Oh, I know what you’re thinking. You’re thinking ‘what have you got against cute little monkeys, you horrible man?’
In the wild, I’m sure a macaque is a majestic creature that leaps from tree to tree before settling down for some serious grooming. But no-one sees them in the wild. Everyone sees macaques at heavily trafficked tourist attractions. And if a species becomes too accustomed to human interaction, it becomes just a little too confident. In Sydney, the ibis is always pinching sandwiches and rifling through the rubbish. At Iguazu Falls in Argentina, it’s the coatis. Every place has its ruiner of picnics.
In Southeast Asia, it’s the macaque. And they’re worse than the others, because they’re more devious. They rifle through bags. They run off with phones. They snatch food from the hands of children. They break into kitchens in search of food. I’ve personally witnessed two of them on a ledge, peering into a window, trying to figure out how to break into an apartment. They have no respect for property. They should all wear hamburgler-style robber masks.
What’s more, they have no fear of humans. I’ve been chased down a staircase by a dozen-strong pack of them. And at times, things get genuinely serious. They have sharp teeth and they can carry very serious diseases. There’s even one reported case of a macaque killing an infant.
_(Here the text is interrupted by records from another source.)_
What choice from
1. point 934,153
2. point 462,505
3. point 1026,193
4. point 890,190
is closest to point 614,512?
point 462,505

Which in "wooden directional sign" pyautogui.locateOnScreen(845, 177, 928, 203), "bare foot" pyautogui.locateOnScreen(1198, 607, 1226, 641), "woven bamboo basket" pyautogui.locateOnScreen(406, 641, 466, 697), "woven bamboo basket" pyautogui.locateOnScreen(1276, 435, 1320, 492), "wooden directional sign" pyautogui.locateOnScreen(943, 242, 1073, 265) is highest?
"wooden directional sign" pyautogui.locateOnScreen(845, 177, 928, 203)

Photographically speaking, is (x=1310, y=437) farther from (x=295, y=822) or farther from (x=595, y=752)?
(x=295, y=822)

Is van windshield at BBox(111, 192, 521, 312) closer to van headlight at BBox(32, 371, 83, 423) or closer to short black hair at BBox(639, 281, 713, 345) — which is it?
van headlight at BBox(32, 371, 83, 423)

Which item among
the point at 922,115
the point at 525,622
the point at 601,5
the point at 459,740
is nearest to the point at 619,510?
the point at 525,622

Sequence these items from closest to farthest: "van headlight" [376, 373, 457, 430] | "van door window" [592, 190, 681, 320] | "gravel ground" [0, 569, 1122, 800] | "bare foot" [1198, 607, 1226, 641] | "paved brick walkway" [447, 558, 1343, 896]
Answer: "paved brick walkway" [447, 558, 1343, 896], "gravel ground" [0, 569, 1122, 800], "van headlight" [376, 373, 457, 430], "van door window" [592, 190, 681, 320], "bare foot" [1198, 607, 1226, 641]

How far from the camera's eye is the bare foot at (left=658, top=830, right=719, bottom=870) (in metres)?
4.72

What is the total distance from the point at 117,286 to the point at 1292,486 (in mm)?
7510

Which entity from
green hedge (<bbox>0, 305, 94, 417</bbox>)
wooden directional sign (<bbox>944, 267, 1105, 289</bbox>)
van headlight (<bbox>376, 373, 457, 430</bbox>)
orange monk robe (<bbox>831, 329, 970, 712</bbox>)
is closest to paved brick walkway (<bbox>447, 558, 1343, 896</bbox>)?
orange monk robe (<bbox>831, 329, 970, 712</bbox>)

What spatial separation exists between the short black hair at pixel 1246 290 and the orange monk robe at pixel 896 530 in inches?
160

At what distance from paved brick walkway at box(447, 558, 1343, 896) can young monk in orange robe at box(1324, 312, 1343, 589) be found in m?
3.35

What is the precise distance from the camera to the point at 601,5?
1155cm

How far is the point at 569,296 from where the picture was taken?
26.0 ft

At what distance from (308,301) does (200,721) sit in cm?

Still think they’re cute? Well, take a look at this guy:
Seriously, he’s terrifying. He’s a brick shithouse on steroids by macaque standards. He’s the alpha male of the group, and obviously he’s willing to fight to maintain his status. He’s still the boss, even after someone or something ripped part of his face off.
And when he’s not sniffing around the ladies, he’s busy rifling through belongings and picking fights over stray coconuts.
Now I know, I know. It’s not their fault. Humans have encroached on their habitat. Foolish tourists have encouraged them by feeding them, and any animal will accept a free meal. And they were the lab monkeys fo choice for decades, so they have every reason not to like us.
But there is at least one thing travellers can do; obey the signs that say don’t feed the monkeys. It’s not good for them, and if one decides to bite you on the hand, it’s not good for you either. In Singapore, there are heavy fines for feeding the monkeys, and that seems pretty sensible to me. I’d personally be happy to dob in anyone who chucks a piece of fruit at a macaque.